::: EXTRACTED DATA :::

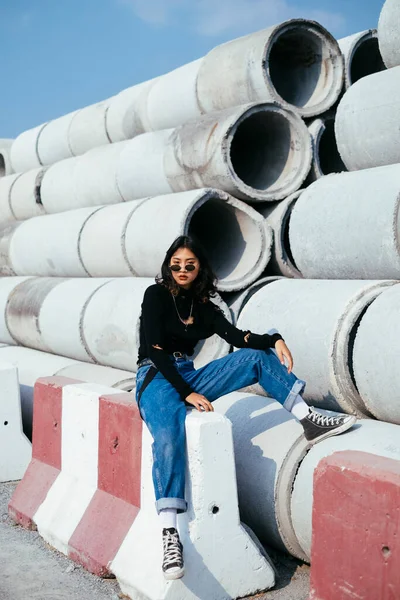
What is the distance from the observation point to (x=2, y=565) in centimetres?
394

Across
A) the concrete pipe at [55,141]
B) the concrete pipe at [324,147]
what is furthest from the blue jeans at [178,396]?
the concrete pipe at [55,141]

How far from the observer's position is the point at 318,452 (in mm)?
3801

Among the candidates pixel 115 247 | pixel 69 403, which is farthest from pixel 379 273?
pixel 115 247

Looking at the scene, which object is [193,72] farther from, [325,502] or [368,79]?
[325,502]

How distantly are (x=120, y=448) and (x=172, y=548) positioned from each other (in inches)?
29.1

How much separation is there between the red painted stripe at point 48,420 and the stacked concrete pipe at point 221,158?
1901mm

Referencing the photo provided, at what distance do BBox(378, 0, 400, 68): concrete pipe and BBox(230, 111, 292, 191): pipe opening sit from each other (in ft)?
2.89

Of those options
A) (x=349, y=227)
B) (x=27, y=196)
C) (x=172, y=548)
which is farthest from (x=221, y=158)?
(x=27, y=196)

:::
::: EXTRACTED DATA :::

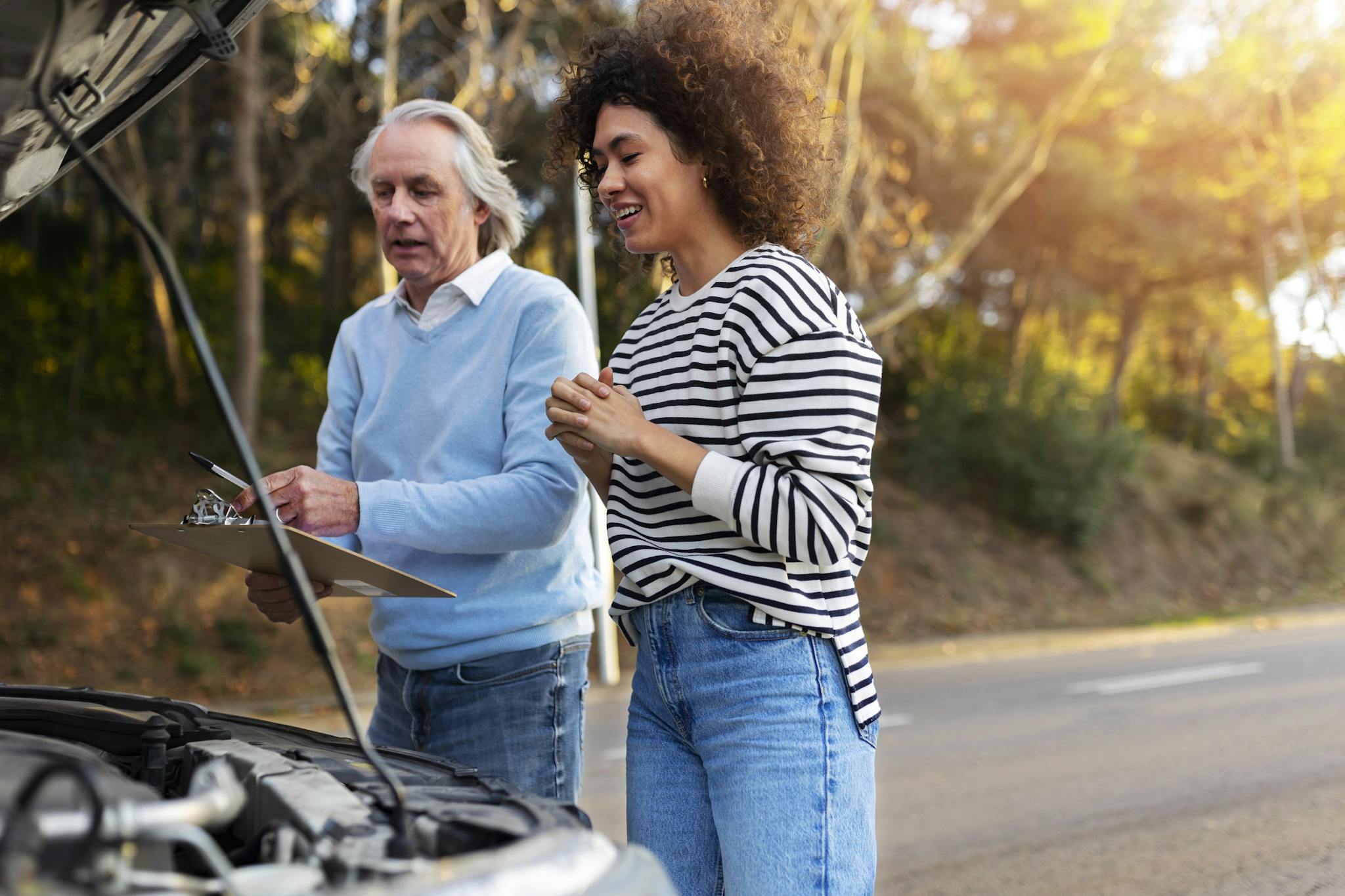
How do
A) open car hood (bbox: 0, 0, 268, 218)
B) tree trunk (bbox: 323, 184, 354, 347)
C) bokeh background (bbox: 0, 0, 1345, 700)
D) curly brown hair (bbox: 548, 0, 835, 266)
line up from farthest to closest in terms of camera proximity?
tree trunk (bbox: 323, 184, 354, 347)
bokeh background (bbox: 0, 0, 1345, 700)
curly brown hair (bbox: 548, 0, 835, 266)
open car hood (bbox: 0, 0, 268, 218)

:::

State how many lines of the material contain the string "pipe", treating uppercase and lowercase letters as different. Give only the number.

## OUTPUT:
5